▶ Data excerpts
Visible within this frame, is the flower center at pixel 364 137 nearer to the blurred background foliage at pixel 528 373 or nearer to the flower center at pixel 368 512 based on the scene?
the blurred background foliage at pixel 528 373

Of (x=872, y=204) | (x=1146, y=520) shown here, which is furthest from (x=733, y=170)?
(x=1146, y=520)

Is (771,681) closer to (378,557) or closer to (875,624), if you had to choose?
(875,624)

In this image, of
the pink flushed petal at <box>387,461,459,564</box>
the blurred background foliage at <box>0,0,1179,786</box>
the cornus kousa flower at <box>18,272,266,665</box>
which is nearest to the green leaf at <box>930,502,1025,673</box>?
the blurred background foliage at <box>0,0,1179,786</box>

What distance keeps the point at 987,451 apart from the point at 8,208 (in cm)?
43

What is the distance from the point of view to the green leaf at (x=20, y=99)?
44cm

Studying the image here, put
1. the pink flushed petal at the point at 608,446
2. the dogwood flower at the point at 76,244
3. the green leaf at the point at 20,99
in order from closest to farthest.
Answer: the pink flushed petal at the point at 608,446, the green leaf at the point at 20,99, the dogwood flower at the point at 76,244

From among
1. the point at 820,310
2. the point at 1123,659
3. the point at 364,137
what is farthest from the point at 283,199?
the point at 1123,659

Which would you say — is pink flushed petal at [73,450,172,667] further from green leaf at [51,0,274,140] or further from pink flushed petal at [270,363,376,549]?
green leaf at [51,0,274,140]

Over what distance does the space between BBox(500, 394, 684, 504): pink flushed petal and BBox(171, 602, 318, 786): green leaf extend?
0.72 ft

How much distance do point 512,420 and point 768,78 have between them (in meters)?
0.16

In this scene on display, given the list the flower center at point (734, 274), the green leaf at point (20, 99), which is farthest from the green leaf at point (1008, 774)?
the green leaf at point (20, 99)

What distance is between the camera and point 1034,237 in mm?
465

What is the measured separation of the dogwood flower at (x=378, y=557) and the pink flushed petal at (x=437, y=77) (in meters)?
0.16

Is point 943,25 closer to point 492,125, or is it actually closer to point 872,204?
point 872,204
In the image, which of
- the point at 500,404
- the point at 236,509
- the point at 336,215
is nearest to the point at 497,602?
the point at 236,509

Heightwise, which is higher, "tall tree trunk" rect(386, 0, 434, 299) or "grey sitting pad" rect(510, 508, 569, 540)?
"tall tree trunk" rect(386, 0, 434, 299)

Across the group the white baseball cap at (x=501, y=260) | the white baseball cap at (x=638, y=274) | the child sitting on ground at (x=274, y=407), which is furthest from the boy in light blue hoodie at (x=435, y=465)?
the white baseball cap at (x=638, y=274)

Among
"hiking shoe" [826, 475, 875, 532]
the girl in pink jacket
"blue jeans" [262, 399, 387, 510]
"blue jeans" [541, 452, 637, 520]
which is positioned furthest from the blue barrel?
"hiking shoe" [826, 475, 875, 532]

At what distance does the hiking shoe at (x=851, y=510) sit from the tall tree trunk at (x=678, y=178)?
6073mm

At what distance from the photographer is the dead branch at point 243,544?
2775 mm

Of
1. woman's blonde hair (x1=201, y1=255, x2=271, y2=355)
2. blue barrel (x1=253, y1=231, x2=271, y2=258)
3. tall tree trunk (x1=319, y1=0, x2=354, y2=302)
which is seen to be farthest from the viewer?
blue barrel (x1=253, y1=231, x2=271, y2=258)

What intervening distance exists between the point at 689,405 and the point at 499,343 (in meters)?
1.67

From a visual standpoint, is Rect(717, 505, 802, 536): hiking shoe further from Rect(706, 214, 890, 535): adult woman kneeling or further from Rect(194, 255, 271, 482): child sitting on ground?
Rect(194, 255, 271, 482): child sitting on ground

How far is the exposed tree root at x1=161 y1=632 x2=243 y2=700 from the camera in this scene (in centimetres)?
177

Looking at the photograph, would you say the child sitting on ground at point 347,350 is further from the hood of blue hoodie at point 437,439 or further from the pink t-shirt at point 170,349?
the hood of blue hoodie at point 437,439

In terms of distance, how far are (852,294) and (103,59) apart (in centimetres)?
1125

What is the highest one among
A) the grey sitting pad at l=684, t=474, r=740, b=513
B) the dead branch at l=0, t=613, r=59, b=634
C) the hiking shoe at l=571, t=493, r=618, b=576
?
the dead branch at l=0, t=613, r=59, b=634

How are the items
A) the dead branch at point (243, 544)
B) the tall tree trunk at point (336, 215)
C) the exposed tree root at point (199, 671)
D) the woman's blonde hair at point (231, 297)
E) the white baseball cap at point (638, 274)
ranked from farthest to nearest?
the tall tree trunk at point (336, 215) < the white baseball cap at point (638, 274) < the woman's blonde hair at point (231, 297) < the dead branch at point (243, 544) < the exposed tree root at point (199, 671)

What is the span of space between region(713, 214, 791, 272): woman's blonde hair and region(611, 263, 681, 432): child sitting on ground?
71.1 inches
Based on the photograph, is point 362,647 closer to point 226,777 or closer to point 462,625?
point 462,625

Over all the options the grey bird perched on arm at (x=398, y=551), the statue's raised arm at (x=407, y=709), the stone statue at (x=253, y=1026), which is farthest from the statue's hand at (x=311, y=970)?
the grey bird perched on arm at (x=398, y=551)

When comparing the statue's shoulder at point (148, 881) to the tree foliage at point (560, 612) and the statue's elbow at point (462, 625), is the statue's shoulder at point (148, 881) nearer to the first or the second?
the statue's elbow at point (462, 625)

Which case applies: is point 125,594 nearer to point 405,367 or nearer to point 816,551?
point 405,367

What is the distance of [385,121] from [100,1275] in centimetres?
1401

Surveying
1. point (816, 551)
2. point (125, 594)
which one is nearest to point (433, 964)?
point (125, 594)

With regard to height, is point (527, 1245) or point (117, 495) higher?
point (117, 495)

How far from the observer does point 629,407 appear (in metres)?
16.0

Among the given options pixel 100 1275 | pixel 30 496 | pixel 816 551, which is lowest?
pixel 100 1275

▶ Given instruction
Copy every line of the records above without any changes.

▶ Task solution
Visible within this frame, is the flower center at pixel 364 137 nearer to the blurred background foliage at pixel 528 373 or nearer to the flower center at pixel 368 512 based on the scene?
the blurred background foliage at pixel 528 373

Of (x=872, y=204) | (x=1146, y=520) shown here, which is furthest from (x=733, y=170)?
(x=1146, y=520)

Is (771,681) closer to (378,557) or closer to (875,624), if you had to choose?
(875,624)

In this image, of
the pink flushed petal at <box>387,461,459,564</box>
the blurred background foliage at <box>0,0,1179,786</box>
the cornus kousa flower at <box>18,272,266,665</box>
which is nearest to the green leaf at <box>930,502,1025,673</box>?
the blurred background foliage at <box>0,0,1179,786</box>

What distance keeps the point at 987,451 apart from the point at 8,208 (in cm)?
43

What is the distance from the point of view to the green leaf at (x=20, y=99)?
44cm

Studying the image here, put
1. the pink flushed petal at the point at 608,446
2. the dogwood flower at the point at 76,244
3. the green leaf at the point at 20,99
in order from closest to farthest.
Answer: the pink flushed petal at the point at 608,446, the green leaf at the point at 20,99, the dogwood flower at the point at 76,244

From among
1. the point at 820,310
2. the point at 1123,659
3. the point at 364,137
what is farthest from the point at 283,199?
the point at 1123,659

Which would you say — is pink flushed petal at [73,450,172,667] further from green leaf at [51,0,274,140] or further from pink flushed petal at [270,363,376,549]?
green leaf at [51,0,274,140]

Over what distance does the space between BBox(500, 394, 684, 504): pink flushed petal and BBox(171, 602, 318, 786): green leaf extend?
0.72 ft

How much distance do point 512,420 and point 768,78 have between them (in meters)?
0.16

In this scene on display, given the list the flower center at point (734, 274), the green leaf at point (20, 99), which is farthest from the green leaf at point (1008, 774)?
the green leaf at point (20, 99)

What distance is between the camera and point 1034,237 in mm?
465

What is the measured separation of the dogwood flower at (x=378, y=557) and the pink flushed petal at (x=437, y=77) (in meters)?
0.16

Is point 943,25 closer to point 492,125, or is it actually closer to point 872,204?
point 872,204
In the image, which of
- the point at 500,404
- the point at 236,509
- the point at 336,215
is nearest to the point at 497,602?
the point at 236,509

Heightwise, which is higher, "tall tree trunk" rect(386, 0, 434, 299) or "grey sitting pad" rect(510, 508, 569, 540)?
"tall tree trunk" rect(386, 0, 434, 299)

Across the group the white baseball cap at (x=501, y=260) | the white baseball cap at (x=638, y=274) | the child sitting on ground at (x=274, y=407), which is furthest from the boy in light blue hoodie at (x=435, y=465)?
the white baseball cap at (x=638, y=274)

Among
"hiking shoe" [826, 475, 875, 532]
the girl in pink jacket
"blue jeans" [262, 399, 387, 510]
"blue jeans" [541, 452, 637, 520]
which is positioned furthest from the blue barrel?
"hiking shoe" [826, 475, 875, 532]

At what distance does the hiking shoe at (x=851, y=510) sit from the tall tree trunk at (x=678, y=178)?
6073mm

At what distance from the photographer is the dead branch at point 243,544?
2775 mm

Of
1. woman's blonde hair (x1=201, y1=255, x2=271, y2=355)
2. blue barrel (x1=253, y1=231, x2=271, y2=258)
3. tall tree trunk (x1=319, y1=0, x2=354, y2=302)
which is seen to be farthest from the viewer?
blue barrel (x1=253, y1=231, x2=271, y2=258)

What intervening distance exists between the point at 689,405 and the point at 499,343 (in meters)?
1.67

From a visual standpoint, is Rect(717, 505, 802, 536): hiking shoe further from Rect(706, 214, 890, 535): adult woman kneeling or further from Rect(194, 255, 271, 482): child sitting on ground?
Rect(194, 255, 271, 482): child sitting on ground

How far is the exposed tree root at x1=161 y1=632 x2=243 y2=700 from the camera in this scene (in centimetres)?
177

Looking at the photograph, would you say the child sitting on ground at point 347,350 is further from the hood of blue hoodie at point 437,439 or further from the pink t-shirt at point 170,349?
the hood of blue hoodie at point 437,439

In terms of distance, how far are (852,294) and (103,59) apart (in centimetres)?
1125

What is the highest one among
A) the grey sitting pad at l=684, t=474, r=740, b=513
B) the dead branch at l=0, t=613, r=59, b=634
C) the hiking shoe at l=571, t=493, r=618, b=576
?
the dead branch at l=0, t=613, r=59, b=634

How are the items
A) the dead branch at point (243, 544)
B) the tall tree trunk at point (336, 215)
C) the exposed tree root at point (199, 671)
D) the woman's blonde hair at point (231, 297)
E) the white baseball cap at point (638, 274)
ranked from farthest to nearest?
the tall tree trunk at point (336, 215) < the white baseball cap at point (638, 274) < the woman's blonde hair at point (231, 297) < the dead branch at point (243, 544) < the exposed tree root at point (199, 671)

What is the span of space between region(713, 214, 791, 272): woman's blonde hair and region(611, 263, 681, 432): child sitting on ground?
71.1 inches
Based on the photograph, is point 362,647 closer to point 226,777 or closer to point 462,625?
point 462,625

Over all the options the grey bird perched on arm at (x=398, y=551), the statue's raised arm at (x=407, y=709), the stone statue at (x=253, y=1026), which is farthest from the statue's hand at (x=311, y=970)?
the grey bird perched on arm at (x=398, y=551)

When comparing the statue's shoulder at point (148, 881) to the tree foliage at point (560, 612) and the statue's elbow at point (462, 625), is the statue's shoulder at point (148, 881) nearer to the first or the second?
the statue's elbow at point (462, 625)

Which case applies: is point 125,594 nearer to point 405,367 or nearer to point 816,551?
point 405,367

What is the distance of [385,121] from [100,1275] in centimetres?
1401

Surveying
1. point (816, 551)
2. point (125, 594)
which one is nearest to point (433, 964)?
point (125, 594)

With regard to height, is point (527, 1245) or point (117, 495) higher?
point (117, 495)

How far from the observer does point 629,407 appear (in metres)?
16.0

Among the given options pixel 100 1275 | pixel 30 496 | pixel 816 551, which is lowest?
pixel 100 1275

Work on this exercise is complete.